Collecting poetry fit in well with my interest in travel, especially to large cities that had gay/lesbian and many second-hand bookstores. Every year, I would find myself at the annual meeting of the American Association of Law Libraries in such large cities as New Orleans, Chicago or Vancouver, where I would spend my free time hunting through bookstores and sometimes mailing home several boxes filled with gay poetry.

Ascertaining whether a poet was gay or the book was about gays was often quite a challenge when faced with a wall of poetry in a second-hand bookstore. Sometimes the title, like Elegy for a Gay Giraffe or Pier Queen, made it easy – I figured the titles did not refer to a happy giraffe or a member of royalty. Sometimes a dedication to a lover made things clear. If the publisher was Oscar’s Press or Gay Men’s Press (both in London, England), the poet and the poetry were definitely gay. Sometimes there was a biographical statement that strongly suggested that the poet was gay. Information from gay poetry anthologies and critical works could establish that a poet was gay. Then, of course, there were the poems themselves, which could be filled with references to gay icons, such as places like Fire Island or the Castro, or simply deal with a subject that was clearly gay, such as the love of one man for another.

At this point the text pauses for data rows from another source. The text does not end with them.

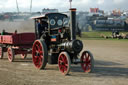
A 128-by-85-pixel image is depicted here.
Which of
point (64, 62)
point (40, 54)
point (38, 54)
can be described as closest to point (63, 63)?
point (64, 62)

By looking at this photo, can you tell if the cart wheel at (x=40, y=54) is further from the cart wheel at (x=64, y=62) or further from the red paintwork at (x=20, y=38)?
the red paintwork at (x=20, y=38)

During the 1980s, AIDS spawned an enormous amount of poetry about illness and death. The passion and beauty of poetry was a perfect vehicle for the drama that engulfed us at that time. Other eras also caused the same sort of outpouring, such as Walt Whitman’s vivid pictures of the Civil War and Wilfred Owen and Siegfried Sassoon about the Great War (WWI). And we can’t forget the Greek and Roman poetry about the love between an older mentor and a youth.

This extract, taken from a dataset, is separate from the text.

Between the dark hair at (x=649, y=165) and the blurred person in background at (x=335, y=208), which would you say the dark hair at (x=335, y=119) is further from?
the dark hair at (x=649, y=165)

By the mid-nineties, my collection of over a thousand items, ranging from one-page pamphlets to large hardcover anthologies, included every possible subject or emotion that a poet could express, from sexual sadism to enlightenment, psychology to nature, hate to love. It became obvious to me that the dwindling space on my shelves was becoming a serious problem and that my unique and valuable collection needed a permanent home, one that provided easy access for readers and a good environment for books.

I decided to donate my collection, if possible, to the University of Wisconsin’s Special Collections (formerly Rare Books) in the Memorial Library because when I worked there in the sixties under Felix Pollock (himself a poet), I became familiar with the Private Press and Small Magazines Collections, and I believed that my poetry collection, which included many of both, would complement their collections. For example, I well remembered finding there W. H. Auden’s poem “The Final Blow,” about a blowjob with a neighbor, published in a chapbook by the small press, Pricks Around the World.

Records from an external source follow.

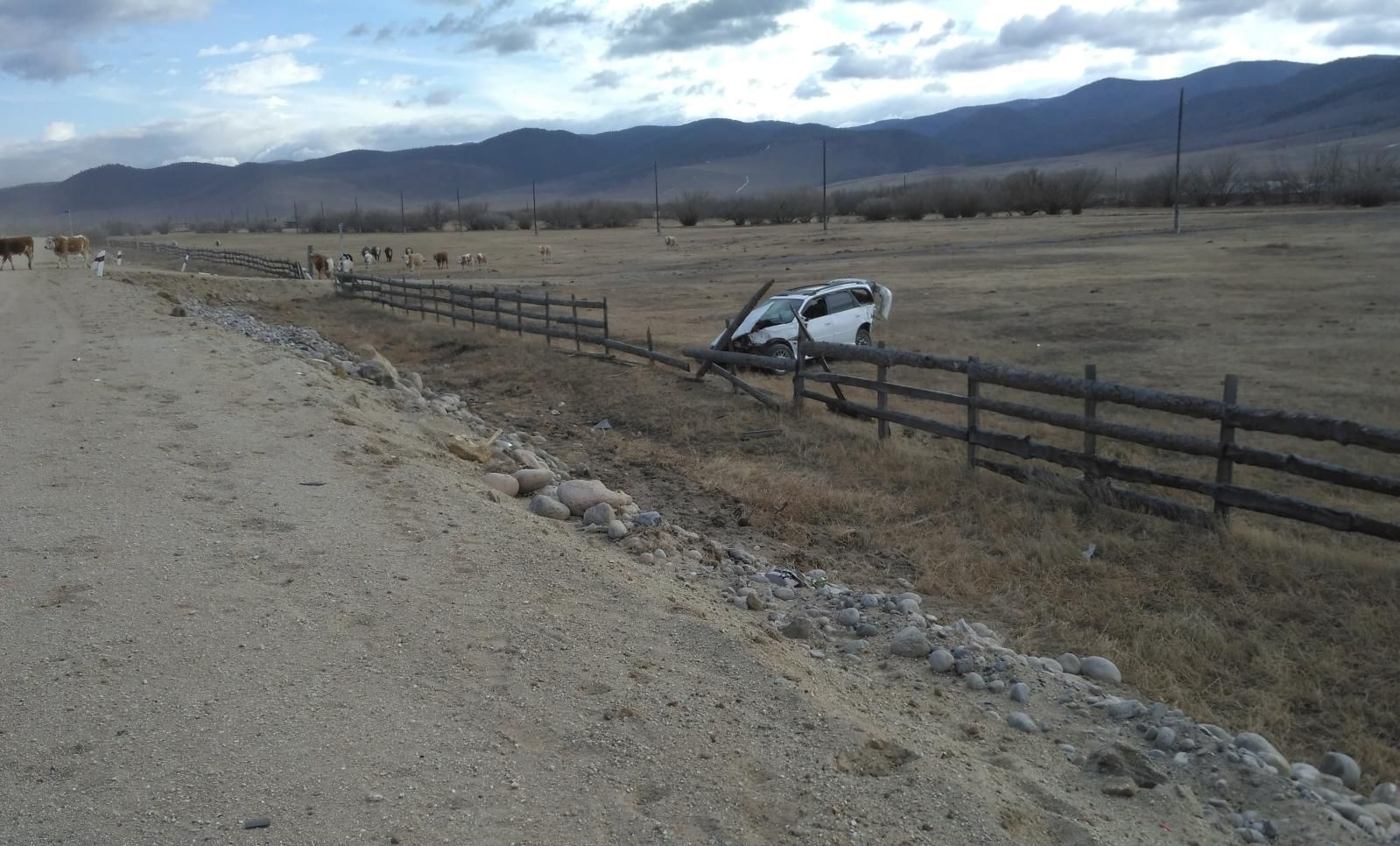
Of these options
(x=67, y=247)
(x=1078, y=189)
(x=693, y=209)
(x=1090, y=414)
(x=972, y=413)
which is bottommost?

When I described my collection to the Library, they agreed immediately to house it and to honor my terms, which are to preserve the integrity of the collection by never breaking it up or getting rid of it and to give access to any scholar or other reader who wished to use the collection. After the collection left my house in 1999 and I came home to empty shelves, I had a tremendous sense of loss. But in a short time, I began collecting again, and I recently donated three hundred more items to the collection.

I have enjoyed poetry for the same reasons I enjoy opera, dark chocolate, sex, the Grand Canyon, and Machu Picchu – glorious beauty, great emotion and mystery in a spiritual sense. I also am happy that my collection – which is a historical tapestry reaching through the centuries to the present day – reveals the role of gay men in the history of events and emotions that might be lost if it weren’t preserved in the poetry in my collection. I have laughed and cried and learned from this poetry. Now others can, too.

To view the collection:

The Department of Special Collections is located on the 9th floor of Memorial Library, 728 State St. From the 1st floor take the elevator marked “South Stacks and Special Collections” to the 9th floor. The exhibit area of Special Collections will be straight ahead; from the exhibit area the reading room is to the right.